Chapter 34 Practical. Using regression

This chapter focuses on practical exercises to apply the concepts in Chapter 32 and Chapter 33 in jamovi (The jamovi project, 2024). The five exercises in this practical will apply simple linear regression (Exercises 34.1, 34.2, and 34.5) or multiple regression (34.3 and 34.4). The dataset used in this practical is inspired by the work of Dr Carmen Carmona, Dr François-Xavier Joly, and Prof Jens-Arne Subke80. Their work focuses on carbon storage in Gabon.

When biomass is burned, a large proportion of its stored carbon is emitted into the atmosphere in the form of carbon dioxide, but some of it remains sequestered in the soil due to incomplete combustion (Santín et al., 2016). This pyrogenic organic carbon can persist in the soil for long periods of time and has positive effects on soil properties (Reisser et al., 2016). In this chapter, we will look at how environmental data might be used to test what factors affect the concentration of pyrogenic carbon in the soil. We will use the fire carbon dataset81. This dataset includes variables for soil depth (cm), fire frequency (total number of years in which a fire occurred during the past 20 years), mean yearly temperature (degrees Celsius), mean monthly rainfall (millimetres per squared metre per year, \(\mathrm{mm\:m^{-2}\:yr^{-1}}\)), total soil organic carbon (SOC, as percentage of soil by weight), pyrogenic carbon (PyC, as percentage of soil organic carbon by weight), and soil pH.

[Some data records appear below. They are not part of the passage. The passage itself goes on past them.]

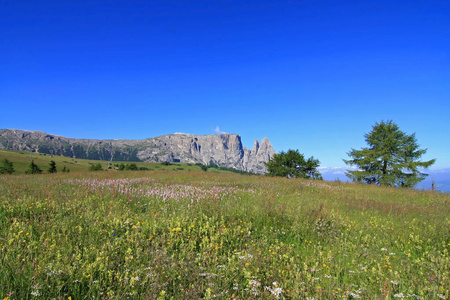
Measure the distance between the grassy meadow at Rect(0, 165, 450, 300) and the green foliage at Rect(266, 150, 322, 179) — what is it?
29.5 metres

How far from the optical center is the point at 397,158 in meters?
28.8

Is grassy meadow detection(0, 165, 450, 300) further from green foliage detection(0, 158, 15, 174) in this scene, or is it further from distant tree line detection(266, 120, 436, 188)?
green foliage detection(0, 158, 15, 174)

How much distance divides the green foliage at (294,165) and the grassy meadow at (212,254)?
29.5 m

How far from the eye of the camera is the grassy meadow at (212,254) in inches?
126

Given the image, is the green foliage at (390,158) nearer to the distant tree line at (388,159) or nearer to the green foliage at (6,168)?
the distant tree line at (388,159)

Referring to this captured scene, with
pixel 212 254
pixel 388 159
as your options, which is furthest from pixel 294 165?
pixel 212 254

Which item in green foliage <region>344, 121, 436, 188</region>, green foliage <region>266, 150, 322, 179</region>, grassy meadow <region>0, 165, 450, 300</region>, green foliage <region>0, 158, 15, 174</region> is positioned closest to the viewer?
grassy meadow <region>0, 165, 450, 300</region>

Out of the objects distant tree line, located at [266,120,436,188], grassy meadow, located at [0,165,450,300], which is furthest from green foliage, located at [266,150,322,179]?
grassy meadow, located at [0,165,450,300]

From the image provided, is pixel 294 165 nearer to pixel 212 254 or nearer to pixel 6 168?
pixel 212 254

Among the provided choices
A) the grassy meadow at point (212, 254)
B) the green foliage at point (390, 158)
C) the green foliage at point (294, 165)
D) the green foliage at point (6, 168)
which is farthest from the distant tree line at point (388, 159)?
the green foliage at point (6, 168)

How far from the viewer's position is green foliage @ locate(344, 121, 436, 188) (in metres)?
28.2

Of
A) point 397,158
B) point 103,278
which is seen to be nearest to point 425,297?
point 103,278

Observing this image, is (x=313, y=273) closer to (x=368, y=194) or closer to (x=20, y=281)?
(x=20, y=281)

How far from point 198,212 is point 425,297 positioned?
18.1 feet
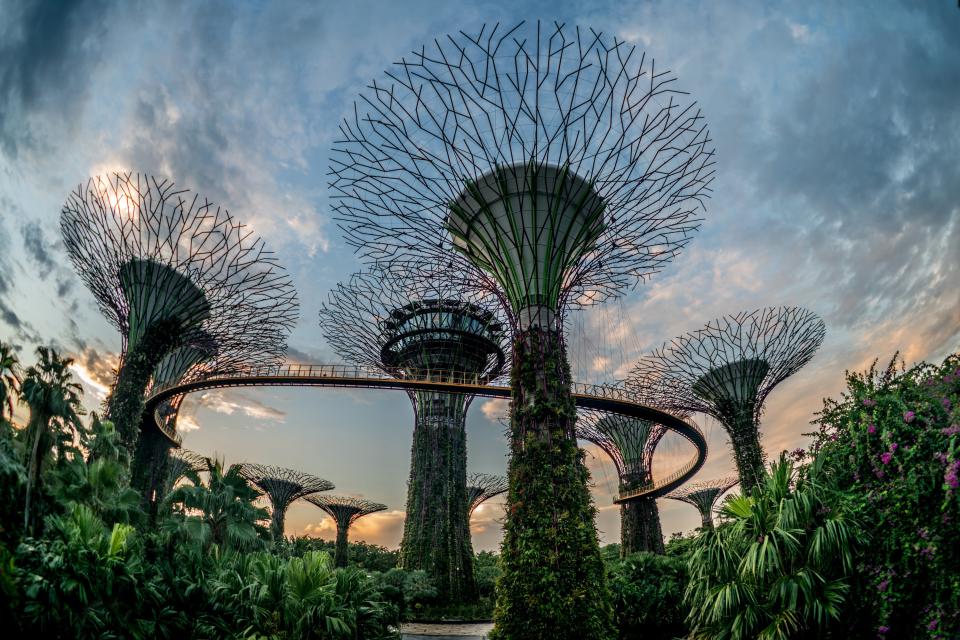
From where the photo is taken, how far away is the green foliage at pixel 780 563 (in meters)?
9.04

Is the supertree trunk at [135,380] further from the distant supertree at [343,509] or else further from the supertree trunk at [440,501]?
the distant supertree at [343,509]

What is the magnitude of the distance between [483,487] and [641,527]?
12.8 m

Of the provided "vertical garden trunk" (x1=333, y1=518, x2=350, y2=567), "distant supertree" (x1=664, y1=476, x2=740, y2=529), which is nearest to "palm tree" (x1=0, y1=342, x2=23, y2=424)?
"vertical garden trunk" (x1=333, y1=518, x2=350, y2=567)

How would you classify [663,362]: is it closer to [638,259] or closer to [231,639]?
[638,259]

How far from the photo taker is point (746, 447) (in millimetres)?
26344

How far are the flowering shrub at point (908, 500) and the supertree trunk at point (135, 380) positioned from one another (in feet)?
70.5

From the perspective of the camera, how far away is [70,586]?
32.7 feet

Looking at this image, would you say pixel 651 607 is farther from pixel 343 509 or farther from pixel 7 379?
pixel 343 509

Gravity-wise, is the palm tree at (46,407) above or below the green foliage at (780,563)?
above

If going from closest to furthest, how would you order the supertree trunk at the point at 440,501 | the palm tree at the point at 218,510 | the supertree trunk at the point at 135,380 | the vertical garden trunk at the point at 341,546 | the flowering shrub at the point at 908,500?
the flowering shrub at the point at 908,500, the palm tree at the point at 218,510, the supertree trunk at the point at 135,380, the supertree trunk at the point at 440,501, the vertical garden trunk at the point at 341,546

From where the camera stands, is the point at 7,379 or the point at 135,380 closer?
the point at 7,379

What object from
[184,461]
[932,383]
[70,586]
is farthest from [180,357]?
[932,383]

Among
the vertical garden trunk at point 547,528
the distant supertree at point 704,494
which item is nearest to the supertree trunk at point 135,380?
the vertical garden trunk at point 547,528

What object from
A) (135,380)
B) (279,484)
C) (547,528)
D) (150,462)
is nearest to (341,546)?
(279,484)
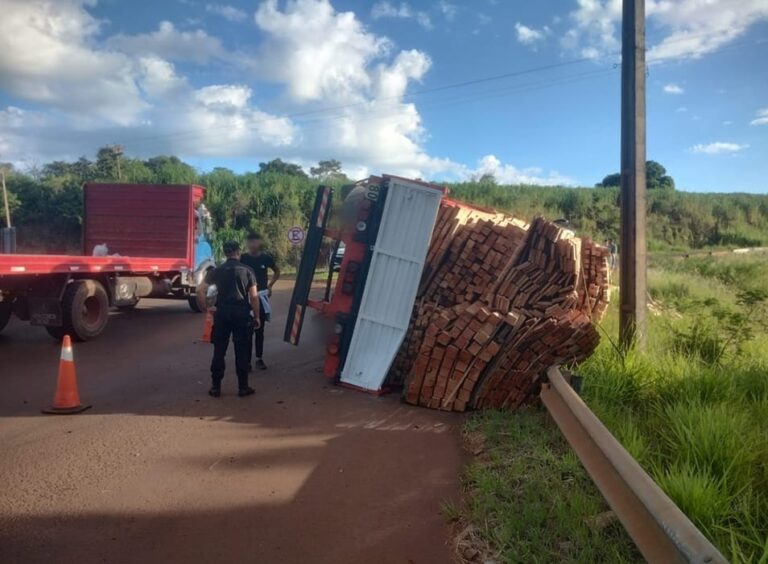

34.1 Predicting pyrogenic carbon from soil depth

In this first activity, we will fit a linear regression to predict pyrogenic carbon (PyC) from soil depth (depth). Before doing this, what is the independent variable, and what is the dependent variable?

Independent variable: __________________

Dependent variable: ___________________

What is the sample size of this dataset?

\(N =\) ________________

Before running any statistical test, it is always a good idea to plot the data. Recall from Section 31.4 how to build a scatterplot in jamovi. Navigate to the ‘Exploration’ button from the jamovi toolbar, then choose the ‘Scatterplot’ option from the pull-down menu. Place the independent variable that you identified above on the x-axis, and place the dependent variable on the y-axis. To get the line of best fit, choose ‘Linear’ under the options below under Regression line. Describe the scatterplot that is produced in the jamovi panel to the right.




Recall the four assumptions of linear regression from Section 32.6. We will now check three of these assumptions (we will just have to trust that depth has been measured accurately in the field because there is no way to check). There are two assumptions that we can check using the scatterplot. The first assumption is that the relationship between the independent and dependent variable is linear. Is there any reason to be suspicious of this assumption? In other words, does the scatterplot show any evidence of a curvilinear pattern in the data?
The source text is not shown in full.